パスワードを破るために、考えられる全ての組み合わせを試す攻撃手法のことです。例えば、パスワード(パスコード)として 4 桁の PIN を使用する場合、「0000」から「9999」までの 10,000 通りの組み合わせをすべて試すことで、最終的に正しい答えにたどり着くことになります。このように力任せにパスワードを試行するため、総当たり攻撃とも呼ばれます。

検証方法
レート制限ルールでは、2分間で10以上のアクセスが来た際にブロックするというルールを適用したため、それ以上のリクエストを投げた際に特定のIPアドレスからの過度なリクエストが制限されることを確認します。

検証
まず下記スクリプトを実行し、curlコマンドを5秒の間隔で10回実行しました。

# 連続リクエストのテスト
@echo off
setlocal

set "total_requests=10"
set "interval_seconds=5"
set "url=https://your domain name"

echo Starting test: 2 minutes / 10 requests = 1 request every %interval_seconds% seconds

for /L %%i in (1,1,%total_requests%) do (
    echo [%%i] Sending request to %url%
    curl -s -o NUL -w "Status: %%{http_code}\n" %url%
    if not %%i==%total_requests% (
        timeout /t %interval_seconds% /nobreak >nul
    )
)

echo.
echo Test complete.
pause

 

その後ブラウザでアクセスを試してみると、
下記のようにブロックがされることを確認できました。
ブロックがされることを確認

また、ブルートフォース攻撃には地理的制限(ジオブロッキング)も効果的です。特定の国からのアクセスが不要な場合は、CloudFrontの地理的制限機能と組み合わせて使用することもお勧めします。

まとめ

いかがでしたでしょうか?AWS WAFとCloudFrontの組み合わせにより、比較的簡単にwebサイト・アプリの強固なセキュリティ対策を実装できることがお分かりいただけたと思います。

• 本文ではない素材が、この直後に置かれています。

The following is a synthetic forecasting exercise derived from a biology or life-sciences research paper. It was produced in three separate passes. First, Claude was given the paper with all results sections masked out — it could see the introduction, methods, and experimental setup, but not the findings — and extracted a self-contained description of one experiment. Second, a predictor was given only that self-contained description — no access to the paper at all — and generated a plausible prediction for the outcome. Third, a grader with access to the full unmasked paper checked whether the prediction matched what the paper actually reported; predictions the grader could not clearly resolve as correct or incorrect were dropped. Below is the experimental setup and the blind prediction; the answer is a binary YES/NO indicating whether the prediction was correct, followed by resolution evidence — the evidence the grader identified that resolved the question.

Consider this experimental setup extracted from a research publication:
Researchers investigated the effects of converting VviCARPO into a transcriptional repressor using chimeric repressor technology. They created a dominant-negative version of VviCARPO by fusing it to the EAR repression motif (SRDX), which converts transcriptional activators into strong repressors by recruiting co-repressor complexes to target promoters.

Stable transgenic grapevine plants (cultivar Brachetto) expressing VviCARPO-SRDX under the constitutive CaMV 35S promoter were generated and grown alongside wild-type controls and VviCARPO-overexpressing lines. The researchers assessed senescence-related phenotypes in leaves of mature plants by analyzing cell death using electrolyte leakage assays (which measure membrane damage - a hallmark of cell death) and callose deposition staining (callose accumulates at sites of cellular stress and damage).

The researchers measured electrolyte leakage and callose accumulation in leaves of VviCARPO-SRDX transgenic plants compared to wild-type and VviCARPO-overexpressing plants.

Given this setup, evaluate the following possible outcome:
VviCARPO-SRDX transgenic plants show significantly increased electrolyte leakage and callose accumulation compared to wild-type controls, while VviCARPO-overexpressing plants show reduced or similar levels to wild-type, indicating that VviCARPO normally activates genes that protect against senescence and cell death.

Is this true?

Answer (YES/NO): NO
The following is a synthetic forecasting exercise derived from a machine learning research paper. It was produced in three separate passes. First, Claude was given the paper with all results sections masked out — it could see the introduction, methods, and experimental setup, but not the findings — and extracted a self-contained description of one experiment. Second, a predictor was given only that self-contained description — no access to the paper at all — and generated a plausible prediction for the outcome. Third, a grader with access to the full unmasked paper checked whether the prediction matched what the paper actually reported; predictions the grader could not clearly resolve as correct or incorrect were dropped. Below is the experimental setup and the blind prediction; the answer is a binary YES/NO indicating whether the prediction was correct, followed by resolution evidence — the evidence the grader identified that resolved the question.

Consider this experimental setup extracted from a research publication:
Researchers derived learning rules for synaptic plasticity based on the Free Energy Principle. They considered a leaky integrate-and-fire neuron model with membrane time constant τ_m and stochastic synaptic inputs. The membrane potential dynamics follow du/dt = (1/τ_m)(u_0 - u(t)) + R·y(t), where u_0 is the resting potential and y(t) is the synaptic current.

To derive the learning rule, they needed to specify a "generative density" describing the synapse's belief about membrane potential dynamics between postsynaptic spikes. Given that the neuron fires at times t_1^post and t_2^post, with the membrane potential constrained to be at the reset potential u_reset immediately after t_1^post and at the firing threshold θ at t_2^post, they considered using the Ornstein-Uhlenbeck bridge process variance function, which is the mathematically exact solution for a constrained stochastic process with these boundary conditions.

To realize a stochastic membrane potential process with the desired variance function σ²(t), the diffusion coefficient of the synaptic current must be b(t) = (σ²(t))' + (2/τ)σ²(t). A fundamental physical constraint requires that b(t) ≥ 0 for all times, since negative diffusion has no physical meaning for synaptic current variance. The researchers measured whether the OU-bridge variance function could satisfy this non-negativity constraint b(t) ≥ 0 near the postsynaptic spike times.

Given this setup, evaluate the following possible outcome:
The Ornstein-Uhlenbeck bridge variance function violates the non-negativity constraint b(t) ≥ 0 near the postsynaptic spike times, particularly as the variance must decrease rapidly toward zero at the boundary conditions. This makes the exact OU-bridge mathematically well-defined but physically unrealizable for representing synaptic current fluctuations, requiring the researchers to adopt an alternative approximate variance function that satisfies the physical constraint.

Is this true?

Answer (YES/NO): YES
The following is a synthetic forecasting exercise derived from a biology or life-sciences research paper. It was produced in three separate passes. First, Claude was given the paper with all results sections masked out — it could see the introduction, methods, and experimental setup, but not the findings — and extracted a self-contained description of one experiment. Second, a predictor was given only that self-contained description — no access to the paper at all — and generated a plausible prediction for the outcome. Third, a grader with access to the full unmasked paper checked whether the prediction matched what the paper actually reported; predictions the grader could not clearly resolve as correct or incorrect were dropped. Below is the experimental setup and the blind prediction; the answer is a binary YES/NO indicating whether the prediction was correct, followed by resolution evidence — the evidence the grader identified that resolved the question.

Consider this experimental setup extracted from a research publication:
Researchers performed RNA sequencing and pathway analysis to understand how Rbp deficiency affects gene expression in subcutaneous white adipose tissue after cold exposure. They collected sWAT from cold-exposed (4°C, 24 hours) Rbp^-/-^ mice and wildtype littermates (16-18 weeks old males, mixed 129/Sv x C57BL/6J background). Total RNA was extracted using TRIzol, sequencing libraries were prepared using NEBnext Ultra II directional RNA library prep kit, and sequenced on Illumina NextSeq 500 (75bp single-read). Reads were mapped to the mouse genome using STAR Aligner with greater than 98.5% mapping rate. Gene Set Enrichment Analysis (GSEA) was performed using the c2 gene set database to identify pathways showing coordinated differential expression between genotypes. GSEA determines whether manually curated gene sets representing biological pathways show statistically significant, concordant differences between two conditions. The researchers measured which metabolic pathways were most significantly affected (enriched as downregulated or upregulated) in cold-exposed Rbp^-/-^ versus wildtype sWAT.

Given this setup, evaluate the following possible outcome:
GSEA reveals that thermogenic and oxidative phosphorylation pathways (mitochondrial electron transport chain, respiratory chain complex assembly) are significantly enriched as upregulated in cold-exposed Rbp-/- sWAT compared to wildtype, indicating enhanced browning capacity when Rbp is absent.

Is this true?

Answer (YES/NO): NO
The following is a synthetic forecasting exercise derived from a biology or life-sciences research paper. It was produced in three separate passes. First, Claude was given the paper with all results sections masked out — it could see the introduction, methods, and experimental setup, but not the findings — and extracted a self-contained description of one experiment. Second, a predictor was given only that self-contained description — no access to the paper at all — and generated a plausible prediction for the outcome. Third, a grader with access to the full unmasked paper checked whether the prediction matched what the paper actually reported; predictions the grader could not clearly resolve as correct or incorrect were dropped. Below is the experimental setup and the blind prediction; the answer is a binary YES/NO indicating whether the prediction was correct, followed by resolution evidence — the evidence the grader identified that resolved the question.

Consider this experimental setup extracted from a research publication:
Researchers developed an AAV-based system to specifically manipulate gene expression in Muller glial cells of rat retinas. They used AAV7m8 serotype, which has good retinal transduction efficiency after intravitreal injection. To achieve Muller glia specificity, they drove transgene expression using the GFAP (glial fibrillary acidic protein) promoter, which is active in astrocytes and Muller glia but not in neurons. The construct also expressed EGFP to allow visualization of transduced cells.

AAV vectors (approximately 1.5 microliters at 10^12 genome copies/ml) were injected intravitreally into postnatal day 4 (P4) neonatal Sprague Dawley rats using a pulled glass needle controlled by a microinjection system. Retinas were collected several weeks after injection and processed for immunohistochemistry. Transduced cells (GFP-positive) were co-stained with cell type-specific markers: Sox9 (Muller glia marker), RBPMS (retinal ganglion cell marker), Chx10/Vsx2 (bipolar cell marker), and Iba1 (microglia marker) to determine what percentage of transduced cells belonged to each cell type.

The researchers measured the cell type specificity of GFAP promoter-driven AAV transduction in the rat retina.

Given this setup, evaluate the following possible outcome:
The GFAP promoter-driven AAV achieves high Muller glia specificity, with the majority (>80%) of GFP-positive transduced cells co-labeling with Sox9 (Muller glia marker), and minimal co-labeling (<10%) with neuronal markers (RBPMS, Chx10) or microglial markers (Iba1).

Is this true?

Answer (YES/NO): YES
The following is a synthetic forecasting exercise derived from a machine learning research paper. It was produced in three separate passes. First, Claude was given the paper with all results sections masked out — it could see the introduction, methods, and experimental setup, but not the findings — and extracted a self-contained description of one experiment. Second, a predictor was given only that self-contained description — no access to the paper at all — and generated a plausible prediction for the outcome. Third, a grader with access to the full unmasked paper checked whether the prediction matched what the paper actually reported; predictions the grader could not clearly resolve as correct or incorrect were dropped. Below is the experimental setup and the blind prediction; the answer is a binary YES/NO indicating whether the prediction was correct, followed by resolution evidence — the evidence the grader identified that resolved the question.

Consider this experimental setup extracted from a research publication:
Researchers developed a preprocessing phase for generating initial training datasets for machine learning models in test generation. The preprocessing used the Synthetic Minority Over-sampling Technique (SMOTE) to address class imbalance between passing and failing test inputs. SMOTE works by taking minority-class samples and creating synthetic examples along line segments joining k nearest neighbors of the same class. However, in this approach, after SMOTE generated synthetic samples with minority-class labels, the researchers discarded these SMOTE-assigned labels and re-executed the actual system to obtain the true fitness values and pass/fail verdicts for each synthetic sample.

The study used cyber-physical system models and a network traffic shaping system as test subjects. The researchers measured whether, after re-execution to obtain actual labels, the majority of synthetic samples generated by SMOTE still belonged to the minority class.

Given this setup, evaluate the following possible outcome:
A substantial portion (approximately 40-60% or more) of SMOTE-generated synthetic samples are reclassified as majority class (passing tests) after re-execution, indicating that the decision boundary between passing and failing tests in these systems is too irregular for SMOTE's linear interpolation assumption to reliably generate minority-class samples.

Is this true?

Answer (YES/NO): NO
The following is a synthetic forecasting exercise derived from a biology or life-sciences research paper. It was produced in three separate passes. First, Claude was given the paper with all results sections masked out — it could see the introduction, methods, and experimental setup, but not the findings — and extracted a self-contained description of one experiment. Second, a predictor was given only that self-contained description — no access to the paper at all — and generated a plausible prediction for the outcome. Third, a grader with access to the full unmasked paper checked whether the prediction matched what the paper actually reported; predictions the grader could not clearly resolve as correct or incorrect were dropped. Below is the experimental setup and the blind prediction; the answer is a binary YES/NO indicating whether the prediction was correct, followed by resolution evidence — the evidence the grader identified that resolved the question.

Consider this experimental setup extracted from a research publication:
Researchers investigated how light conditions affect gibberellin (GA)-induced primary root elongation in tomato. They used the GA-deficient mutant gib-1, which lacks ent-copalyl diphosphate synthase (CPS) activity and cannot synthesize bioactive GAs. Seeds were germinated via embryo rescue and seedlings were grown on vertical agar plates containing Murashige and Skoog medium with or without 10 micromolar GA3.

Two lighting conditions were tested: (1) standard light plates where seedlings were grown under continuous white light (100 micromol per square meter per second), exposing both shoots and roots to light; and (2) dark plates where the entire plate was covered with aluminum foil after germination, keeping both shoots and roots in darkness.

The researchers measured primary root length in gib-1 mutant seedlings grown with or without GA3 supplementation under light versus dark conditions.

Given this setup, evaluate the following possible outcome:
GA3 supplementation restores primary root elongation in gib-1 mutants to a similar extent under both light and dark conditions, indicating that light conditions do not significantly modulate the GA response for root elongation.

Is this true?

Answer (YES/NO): NO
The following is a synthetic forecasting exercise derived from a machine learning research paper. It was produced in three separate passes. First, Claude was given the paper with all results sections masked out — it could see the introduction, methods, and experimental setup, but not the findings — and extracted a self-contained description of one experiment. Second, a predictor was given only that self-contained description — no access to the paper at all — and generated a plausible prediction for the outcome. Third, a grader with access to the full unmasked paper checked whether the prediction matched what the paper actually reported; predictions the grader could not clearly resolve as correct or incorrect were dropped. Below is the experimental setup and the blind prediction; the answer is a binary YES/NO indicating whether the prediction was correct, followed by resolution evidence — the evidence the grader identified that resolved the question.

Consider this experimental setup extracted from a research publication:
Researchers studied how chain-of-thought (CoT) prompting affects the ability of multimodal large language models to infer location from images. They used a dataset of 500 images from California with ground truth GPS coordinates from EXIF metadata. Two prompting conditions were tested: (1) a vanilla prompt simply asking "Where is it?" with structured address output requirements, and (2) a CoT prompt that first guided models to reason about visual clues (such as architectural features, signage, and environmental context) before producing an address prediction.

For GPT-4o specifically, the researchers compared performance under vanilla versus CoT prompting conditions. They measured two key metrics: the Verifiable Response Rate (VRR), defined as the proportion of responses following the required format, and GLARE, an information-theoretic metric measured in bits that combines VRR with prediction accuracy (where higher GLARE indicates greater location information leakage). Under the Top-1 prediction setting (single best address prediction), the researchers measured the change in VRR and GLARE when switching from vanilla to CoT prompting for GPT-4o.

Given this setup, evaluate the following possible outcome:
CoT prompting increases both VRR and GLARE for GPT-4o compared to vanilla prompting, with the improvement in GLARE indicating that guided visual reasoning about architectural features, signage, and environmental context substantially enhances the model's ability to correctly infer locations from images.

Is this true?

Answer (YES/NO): YES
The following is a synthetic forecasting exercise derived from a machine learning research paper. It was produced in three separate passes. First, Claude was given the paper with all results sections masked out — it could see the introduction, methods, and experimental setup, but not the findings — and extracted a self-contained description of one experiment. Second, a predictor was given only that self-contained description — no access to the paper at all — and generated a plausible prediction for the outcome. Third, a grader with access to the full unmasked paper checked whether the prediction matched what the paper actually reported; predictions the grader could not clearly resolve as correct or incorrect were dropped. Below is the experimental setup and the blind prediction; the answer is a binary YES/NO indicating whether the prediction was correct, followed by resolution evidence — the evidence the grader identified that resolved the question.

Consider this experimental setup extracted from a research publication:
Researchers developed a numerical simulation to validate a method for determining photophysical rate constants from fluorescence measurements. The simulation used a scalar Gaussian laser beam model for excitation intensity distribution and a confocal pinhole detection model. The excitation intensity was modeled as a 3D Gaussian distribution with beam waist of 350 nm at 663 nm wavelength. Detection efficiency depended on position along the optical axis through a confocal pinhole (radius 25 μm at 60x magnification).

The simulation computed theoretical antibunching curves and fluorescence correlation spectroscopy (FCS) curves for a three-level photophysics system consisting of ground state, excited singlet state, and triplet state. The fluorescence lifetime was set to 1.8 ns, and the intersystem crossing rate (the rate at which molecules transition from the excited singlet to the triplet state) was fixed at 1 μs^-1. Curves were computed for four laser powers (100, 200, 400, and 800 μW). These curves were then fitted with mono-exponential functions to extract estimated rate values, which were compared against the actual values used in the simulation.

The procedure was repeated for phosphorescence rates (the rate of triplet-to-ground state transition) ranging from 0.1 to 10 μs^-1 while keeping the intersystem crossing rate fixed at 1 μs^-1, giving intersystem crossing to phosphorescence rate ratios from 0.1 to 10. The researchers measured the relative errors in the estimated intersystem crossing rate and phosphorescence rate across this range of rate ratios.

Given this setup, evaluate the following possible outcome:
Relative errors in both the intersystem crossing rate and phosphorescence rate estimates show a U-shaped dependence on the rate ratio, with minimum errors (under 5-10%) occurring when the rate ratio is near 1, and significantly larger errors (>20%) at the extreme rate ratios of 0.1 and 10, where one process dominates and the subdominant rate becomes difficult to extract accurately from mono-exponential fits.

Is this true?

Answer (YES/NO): NO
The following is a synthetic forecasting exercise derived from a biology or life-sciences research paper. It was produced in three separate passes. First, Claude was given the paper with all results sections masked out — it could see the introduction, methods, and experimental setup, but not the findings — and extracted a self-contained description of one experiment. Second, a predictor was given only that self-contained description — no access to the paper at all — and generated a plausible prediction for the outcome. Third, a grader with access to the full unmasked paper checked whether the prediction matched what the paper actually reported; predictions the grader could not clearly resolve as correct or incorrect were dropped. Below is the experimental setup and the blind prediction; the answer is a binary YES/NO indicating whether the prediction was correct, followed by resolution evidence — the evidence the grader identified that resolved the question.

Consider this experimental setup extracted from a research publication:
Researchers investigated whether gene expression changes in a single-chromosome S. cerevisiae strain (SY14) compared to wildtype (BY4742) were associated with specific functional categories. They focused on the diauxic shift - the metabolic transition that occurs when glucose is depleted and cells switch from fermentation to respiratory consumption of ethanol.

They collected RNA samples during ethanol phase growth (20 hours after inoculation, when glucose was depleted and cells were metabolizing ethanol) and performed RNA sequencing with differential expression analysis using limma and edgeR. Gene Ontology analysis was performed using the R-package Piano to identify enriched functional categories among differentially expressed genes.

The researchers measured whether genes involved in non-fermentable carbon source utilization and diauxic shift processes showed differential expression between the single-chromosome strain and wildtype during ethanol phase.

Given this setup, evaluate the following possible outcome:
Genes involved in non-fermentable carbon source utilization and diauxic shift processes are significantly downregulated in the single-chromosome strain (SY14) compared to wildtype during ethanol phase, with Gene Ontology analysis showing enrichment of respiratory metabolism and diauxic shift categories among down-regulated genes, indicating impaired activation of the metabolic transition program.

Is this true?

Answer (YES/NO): YES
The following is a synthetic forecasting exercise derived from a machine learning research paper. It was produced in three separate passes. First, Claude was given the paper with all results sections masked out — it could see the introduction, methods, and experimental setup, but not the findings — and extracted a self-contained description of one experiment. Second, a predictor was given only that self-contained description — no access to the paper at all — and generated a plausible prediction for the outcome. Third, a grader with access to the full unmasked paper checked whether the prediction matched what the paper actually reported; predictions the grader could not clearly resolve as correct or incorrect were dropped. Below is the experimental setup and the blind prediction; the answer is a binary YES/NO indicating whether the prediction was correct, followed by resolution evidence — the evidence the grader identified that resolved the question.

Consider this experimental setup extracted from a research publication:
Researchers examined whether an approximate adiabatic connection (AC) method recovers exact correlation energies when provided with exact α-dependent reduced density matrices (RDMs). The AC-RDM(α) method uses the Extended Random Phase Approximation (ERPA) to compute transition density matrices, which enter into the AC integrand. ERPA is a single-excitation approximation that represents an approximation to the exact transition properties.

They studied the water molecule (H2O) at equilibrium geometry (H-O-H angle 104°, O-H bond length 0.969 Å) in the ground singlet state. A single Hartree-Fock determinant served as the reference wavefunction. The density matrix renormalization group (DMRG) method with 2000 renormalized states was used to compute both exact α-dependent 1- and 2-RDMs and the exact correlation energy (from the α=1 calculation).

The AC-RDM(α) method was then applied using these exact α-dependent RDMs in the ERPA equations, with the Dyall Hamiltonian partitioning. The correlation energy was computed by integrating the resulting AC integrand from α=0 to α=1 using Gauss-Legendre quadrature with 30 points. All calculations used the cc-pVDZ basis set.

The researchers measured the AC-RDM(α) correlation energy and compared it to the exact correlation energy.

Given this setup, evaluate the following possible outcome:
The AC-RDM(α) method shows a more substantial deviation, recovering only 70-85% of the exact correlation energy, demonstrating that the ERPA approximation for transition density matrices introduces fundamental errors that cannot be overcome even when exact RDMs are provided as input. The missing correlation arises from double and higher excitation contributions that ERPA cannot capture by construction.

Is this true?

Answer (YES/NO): NO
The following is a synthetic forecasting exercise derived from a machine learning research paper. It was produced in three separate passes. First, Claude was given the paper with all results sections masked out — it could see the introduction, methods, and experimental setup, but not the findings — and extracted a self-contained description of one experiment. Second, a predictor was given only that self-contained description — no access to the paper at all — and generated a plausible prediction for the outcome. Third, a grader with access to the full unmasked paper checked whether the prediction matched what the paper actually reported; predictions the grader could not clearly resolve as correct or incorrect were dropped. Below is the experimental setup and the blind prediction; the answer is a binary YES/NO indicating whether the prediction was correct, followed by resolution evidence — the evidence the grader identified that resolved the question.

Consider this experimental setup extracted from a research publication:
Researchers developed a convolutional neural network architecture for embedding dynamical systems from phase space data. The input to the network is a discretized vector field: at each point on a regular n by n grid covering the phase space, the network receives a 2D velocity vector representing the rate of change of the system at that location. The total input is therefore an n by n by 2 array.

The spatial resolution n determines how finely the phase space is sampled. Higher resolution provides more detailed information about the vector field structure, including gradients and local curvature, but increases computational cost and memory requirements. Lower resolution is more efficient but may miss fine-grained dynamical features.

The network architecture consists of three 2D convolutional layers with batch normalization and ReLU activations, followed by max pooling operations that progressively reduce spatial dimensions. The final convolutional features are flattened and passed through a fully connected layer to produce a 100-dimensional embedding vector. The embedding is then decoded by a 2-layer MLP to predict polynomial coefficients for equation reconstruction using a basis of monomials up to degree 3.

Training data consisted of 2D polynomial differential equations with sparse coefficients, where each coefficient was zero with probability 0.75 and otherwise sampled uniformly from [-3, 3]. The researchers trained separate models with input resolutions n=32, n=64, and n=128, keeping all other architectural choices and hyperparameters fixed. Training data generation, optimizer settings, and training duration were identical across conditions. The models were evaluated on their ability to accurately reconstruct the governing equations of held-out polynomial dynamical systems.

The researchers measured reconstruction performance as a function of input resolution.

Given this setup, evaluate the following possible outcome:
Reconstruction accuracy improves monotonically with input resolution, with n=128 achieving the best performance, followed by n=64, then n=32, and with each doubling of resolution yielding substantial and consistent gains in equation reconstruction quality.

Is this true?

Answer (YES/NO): NO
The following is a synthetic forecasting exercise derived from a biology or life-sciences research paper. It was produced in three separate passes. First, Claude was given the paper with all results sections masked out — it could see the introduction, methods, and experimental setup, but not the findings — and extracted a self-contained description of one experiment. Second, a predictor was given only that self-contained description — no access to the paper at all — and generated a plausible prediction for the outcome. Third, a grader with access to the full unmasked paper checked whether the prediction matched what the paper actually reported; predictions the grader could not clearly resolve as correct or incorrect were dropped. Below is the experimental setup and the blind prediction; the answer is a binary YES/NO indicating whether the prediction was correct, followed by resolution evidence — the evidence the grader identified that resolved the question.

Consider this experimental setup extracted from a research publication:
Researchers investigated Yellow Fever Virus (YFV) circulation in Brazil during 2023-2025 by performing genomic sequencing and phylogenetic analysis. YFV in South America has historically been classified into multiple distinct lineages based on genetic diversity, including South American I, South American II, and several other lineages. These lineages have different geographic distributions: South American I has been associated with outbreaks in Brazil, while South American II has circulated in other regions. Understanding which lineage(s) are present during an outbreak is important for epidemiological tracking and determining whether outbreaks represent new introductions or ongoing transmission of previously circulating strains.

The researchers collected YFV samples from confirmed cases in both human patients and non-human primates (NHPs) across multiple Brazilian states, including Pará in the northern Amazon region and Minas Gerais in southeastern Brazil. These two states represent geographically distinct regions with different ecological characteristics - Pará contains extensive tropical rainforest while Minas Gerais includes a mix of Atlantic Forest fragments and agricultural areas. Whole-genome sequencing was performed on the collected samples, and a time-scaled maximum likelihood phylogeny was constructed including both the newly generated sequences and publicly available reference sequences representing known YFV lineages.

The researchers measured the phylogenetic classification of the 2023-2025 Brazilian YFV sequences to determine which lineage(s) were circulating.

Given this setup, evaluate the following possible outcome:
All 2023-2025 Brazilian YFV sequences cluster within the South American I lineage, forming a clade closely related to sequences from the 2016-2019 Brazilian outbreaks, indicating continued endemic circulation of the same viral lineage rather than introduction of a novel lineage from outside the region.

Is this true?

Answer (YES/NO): NO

特に、AWS Managed Rulesを活用することで、専門的な知識がなくても基本的な攻撃から保護できる点は大きなメリットです。また、CloudFrontとの連携により、セキュリティ向上と同時にパフォーマンスの改善も実現できます。

重要なのは、一度設定して終わりではなく、継続的な監視と改善を行うことです。攻撃手法は日々進化しているため、定期的な見直しと最新の脅威情報への対応が欠かせません。

AWS WAF + CloudFrontは、運用負荷を抑えながらも高いセキュリティレベルを維持したい企業にとって、非常に有効な選択肢と言えるでしょう。まずは小さな環境から始めて、徐々に本格的な運用に移行することをお勧めします。